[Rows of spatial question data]
- - - - - - -

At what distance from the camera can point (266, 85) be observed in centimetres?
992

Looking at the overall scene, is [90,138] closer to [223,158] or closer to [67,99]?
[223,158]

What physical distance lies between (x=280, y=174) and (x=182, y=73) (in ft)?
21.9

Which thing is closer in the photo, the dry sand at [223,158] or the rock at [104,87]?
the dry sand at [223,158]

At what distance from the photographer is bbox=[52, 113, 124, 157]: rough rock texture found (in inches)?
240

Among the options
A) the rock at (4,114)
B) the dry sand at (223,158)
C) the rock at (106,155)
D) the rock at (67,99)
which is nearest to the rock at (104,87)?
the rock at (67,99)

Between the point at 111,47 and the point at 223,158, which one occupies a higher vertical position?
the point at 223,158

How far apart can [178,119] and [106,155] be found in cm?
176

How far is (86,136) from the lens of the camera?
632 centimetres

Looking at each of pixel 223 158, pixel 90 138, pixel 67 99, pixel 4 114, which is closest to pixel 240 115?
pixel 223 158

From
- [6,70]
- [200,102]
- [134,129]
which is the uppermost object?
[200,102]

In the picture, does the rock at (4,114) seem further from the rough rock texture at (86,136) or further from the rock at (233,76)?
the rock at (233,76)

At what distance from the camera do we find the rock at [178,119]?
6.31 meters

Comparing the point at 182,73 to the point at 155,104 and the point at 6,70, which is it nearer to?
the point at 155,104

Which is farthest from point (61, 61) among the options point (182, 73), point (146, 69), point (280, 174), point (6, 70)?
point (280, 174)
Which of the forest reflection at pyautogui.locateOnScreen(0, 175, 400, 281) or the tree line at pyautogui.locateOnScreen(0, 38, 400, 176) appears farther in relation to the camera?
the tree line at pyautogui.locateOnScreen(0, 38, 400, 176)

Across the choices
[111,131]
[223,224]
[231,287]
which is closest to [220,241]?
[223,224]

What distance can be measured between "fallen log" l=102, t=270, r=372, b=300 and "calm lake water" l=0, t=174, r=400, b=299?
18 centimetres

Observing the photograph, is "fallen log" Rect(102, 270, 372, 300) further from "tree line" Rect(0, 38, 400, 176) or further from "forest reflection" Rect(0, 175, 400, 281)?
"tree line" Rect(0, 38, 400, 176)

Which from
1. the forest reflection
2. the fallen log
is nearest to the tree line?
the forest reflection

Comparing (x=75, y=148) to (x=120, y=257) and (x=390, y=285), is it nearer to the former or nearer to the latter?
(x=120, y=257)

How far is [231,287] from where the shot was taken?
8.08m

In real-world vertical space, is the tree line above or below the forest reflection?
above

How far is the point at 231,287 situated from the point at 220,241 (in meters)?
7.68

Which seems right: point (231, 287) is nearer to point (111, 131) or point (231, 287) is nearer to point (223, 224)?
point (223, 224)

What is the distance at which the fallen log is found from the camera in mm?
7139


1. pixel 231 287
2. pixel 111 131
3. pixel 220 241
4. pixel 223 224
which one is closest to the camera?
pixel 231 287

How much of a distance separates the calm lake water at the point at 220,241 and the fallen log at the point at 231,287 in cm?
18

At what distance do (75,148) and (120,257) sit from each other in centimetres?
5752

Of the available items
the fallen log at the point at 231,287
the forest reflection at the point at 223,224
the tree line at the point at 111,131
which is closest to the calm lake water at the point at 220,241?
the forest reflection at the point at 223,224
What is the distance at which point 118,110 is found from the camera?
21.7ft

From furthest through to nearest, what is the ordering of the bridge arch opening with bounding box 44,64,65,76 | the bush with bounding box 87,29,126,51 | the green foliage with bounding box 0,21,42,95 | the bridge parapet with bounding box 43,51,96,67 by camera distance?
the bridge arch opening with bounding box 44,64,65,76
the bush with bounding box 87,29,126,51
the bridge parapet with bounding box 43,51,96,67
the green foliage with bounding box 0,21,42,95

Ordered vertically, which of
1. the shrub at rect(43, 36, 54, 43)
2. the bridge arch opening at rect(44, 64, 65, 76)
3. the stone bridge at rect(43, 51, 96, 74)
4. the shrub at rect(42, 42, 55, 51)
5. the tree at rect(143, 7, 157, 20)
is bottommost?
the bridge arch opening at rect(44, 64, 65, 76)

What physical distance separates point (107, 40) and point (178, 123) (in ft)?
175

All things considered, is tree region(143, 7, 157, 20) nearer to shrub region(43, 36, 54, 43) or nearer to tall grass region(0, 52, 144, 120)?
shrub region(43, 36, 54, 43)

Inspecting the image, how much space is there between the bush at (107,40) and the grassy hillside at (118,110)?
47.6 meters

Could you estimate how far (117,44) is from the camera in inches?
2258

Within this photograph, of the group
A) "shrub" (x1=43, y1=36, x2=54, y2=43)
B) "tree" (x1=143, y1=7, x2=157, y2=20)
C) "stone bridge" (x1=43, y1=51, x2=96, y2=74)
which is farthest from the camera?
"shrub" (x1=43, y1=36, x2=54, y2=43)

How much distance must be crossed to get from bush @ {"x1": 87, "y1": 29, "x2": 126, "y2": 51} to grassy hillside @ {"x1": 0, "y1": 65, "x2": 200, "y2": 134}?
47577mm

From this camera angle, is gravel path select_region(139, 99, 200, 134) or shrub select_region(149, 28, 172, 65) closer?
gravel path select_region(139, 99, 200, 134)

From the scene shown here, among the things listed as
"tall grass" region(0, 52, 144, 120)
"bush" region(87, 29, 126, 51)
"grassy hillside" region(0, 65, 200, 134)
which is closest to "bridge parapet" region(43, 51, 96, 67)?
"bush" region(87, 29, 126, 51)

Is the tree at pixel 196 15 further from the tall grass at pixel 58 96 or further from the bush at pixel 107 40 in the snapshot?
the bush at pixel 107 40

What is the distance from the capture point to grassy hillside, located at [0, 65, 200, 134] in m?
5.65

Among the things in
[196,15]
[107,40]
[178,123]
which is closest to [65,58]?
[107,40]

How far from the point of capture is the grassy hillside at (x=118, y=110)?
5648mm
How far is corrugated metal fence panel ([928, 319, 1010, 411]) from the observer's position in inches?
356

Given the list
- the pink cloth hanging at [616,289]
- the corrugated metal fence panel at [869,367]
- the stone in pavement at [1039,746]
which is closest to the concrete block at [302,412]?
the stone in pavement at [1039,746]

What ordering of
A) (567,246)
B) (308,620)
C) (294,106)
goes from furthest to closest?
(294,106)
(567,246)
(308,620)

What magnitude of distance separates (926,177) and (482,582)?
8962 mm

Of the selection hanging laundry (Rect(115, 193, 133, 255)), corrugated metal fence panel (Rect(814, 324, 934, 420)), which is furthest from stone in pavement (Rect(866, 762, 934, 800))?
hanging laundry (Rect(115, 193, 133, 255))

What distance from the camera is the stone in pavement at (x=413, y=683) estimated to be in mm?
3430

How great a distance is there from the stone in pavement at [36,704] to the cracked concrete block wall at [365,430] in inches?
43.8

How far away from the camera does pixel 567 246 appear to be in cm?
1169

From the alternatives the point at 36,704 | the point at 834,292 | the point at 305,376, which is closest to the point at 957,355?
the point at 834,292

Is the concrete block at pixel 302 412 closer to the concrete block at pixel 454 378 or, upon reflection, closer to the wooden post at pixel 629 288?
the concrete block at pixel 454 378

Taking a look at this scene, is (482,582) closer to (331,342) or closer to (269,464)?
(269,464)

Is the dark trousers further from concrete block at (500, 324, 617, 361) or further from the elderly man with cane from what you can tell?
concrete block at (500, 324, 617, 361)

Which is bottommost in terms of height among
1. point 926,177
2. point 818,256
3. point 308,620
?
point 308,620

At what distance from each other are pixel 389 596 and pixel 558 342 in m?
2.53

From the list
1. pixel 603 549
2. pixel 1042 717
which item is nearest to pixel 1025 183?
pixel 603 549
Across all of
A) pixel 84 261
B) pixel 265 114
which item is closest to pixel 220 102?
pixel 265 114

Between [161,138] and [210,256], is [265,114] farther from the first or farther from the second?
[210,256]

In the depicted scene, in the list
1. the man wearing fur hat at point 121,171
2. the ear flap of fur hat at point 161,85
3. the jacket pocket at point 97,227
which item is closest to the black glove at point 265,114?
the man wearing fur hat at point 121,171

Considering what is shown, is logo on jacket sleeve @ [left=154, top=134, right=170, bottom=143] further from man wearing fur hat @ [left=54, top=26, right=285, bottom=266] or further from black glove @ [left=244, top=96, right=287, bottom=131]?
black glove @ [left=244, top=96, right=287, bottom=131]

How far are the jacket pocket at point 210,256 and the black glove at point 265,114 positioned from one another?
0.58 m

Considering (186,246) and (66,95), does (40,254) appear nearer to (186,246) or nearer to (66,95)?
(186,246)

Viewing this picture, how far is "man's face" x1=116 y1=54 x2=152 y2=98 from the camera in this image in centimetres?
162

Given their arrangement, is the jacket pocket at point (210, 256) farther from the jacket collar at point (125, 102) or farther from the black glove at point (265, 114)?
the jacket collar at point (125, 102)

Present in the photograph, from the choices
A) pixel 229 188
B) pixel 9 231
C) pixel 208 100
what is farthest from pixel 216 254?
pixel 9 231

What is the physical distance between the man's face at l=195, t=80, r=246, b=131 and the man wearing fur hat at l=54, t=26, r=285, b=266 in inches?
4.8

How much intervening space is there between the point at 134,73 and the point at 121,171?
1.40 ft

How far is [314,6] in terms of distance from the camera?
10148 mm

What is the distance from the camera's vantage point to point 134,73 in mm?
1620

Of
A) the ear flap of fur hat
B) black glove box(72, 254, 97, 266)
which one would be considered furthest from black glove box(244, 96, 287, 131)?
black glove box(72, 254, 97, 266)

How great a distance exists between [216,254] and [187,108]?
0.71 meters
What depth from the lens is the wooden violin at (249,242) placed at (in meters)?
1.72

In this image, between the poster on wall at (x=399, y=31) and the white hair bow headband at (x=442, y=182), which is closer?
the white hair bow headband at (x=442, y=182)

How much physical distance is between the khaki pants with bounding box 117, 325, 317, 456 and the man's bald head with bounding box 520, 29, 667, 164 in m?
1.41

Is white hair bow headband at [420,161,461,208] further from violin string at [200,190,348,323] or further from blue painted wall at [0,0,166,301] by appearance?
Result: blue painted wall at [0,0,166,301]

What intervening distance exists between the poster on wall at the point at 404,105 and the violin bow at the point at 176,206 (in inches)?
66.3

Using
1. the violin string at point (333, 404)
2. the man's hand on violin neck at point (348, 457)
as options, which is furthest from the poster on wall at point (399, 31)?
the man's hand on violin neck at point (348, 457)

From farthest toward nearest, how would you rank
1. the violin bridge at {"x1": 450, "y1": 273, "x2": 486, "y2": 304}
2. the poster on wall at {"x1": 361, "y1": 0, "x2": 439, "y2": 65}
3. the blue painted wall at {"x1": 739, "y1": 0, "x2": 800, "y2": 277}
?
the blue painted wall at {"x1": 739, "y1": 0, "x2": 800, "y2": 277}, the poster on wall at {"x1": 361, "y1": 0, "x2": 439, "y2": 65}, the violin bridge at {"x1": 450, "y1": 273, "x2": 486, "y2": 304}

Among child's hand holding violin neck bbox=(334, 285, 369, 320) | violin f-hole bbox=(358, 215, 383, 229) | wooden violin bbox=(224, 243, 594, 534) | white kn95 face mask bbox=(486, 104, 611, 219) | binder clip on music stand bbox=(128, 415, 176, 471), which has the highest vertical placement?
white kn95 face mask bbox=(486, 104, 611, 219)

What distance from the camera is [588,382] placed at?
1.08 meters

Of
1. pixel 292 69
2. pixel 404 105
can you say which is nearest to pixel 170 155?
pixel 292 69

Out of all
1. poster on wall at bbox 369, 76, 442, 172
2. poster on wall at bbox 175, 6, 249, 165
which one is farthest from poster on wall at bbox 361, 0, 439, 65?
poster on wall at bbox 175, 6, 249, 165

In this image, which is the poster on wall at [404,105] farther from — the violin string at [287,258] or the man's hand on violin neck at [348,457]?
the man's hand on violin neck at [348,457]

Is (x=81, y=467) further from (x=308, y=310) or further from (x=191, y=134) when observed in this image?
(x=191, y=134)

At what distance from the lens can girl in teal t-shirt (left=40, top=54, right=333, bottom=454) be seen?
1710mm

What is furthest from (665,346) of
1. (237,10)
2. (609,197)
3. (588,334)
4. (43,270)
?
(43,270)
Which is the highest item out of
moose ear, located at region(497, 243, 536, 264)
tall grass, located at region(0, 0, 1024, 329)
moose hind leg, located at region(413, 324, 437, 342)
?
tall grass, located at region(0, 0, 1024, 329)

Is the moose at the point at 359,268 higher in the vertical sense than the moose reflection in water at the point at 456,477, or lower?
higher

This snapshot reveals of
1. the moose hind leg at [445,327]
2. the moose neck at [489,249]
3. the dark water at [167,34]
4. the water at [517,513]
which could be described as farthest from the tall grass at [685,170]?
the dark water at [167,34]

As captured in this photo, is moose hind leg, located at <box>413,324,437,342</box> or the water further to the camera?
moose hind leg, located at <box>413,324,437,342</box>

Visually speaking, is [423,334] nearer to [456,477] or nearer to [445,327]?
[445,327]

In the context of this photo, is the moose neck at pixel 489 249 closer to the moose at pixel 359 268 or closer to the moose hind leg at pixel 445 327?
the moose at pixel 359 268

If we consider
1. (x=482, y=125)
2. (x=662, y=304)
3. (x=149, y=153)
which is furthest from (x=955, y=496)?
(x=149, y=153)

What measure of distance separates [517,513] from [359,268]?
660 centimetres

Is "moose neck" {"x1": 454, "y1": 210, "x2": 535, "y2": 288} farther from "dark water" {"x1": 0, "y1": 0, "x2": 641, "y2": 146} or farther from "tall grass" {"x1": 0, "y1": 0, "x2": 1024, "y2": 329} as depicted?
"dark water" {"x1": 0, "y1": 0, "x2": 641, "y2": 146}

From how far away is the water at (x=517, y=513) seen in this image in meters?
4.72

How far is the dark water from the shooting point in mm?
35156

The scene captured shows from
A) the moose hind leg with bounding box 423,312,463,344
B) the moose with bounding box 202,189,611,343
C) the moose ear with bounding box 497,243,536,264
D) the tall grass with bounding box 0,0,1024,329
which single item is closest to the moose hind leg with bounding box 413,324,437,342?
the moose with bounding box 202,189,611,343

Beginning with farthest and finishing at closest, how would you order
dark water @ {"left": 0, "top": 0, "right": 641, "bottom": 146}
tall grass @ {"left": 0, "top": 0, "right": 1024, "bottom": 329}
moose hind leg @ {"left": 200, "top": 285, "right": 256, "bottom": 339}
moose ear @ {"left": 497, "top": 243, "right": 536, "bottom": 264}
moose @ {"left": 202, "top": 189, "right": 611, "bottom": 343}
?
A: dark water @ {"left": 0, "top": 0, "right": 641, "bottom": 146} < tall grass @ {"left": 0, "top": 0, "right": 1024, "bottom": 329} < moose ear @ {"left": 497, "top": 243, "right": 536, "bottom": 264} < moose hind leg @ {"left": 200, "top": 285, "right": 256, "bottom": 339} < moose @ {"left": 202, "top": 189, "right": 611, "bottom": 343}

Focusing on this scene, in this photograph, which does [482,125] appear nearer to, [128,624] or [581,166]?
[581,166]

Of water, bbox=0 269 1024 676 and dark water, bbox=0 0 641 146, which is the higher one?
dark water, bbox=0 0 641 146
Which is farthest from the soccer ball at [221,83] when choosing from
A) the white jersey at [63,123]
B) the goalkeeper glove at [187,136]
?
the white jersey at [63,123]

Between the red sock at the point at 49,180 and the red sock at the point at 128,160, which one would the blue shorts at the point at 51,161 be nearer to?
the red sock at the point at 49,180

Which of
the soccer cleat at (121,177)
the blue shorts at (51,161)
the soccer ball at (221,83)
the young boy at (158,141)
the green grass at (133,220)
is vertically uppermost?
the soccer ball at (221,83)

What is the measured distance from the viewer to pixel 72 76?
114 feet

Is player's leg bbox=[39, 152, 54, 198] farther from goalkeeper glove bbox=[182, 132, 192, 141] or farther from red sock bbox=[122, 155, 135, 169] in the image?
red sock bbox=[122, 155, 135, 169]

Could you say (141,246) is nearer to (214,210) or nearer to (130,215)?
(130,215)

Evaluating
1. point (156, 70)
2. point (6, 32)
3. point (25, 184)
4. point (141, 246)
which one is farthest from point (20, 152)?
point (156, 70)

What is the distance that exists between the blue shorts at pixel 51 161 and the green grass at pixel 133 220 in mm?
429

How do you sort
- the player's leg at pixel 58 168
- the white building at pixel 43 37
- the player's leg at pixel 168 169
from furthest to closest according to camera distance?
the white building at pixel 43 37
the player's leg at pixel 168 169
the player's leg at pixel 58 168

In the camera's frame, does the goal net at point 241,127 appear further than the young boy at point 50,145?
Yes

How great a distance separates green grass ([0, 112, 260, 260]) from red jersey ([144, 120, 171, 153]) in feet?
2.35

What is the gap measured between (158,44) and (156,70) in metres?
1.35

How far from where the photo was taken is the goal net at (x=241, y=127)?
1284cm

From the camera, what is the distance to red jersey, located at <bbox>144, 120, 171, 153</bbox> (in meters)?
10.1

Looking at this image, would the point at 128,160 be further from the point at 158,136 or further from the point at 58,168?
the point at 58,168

- - - - - - -

## [Exercise description]
Return exactly the lines of the data, and only those, from the line with "In the camera's" through the last line, inclusive.

## [Written answer]
In the camera's frame, does the goal net at point 241,127 appear further than the young boy at point 50,145?
Yes

How great a distance separates green grass ([0, 112, 260, 260]) from red jersey ([144, 120, 171, 153]) in feet?
2.35

What is the gap measured between (158,44) and (156,70) in metres?
1.35

How far from where the photo was taken is the goal net at (x=241, y=127)?
1284cm

From the camera, what is the distance to red jersey, located at <bbox>144, 120, 171, 153</bbox> (in meters)?
10.1

Looking at this image, would the point at 128,160 be further from the point at 158,136 or further from the point at 58,168?
the point at 58,168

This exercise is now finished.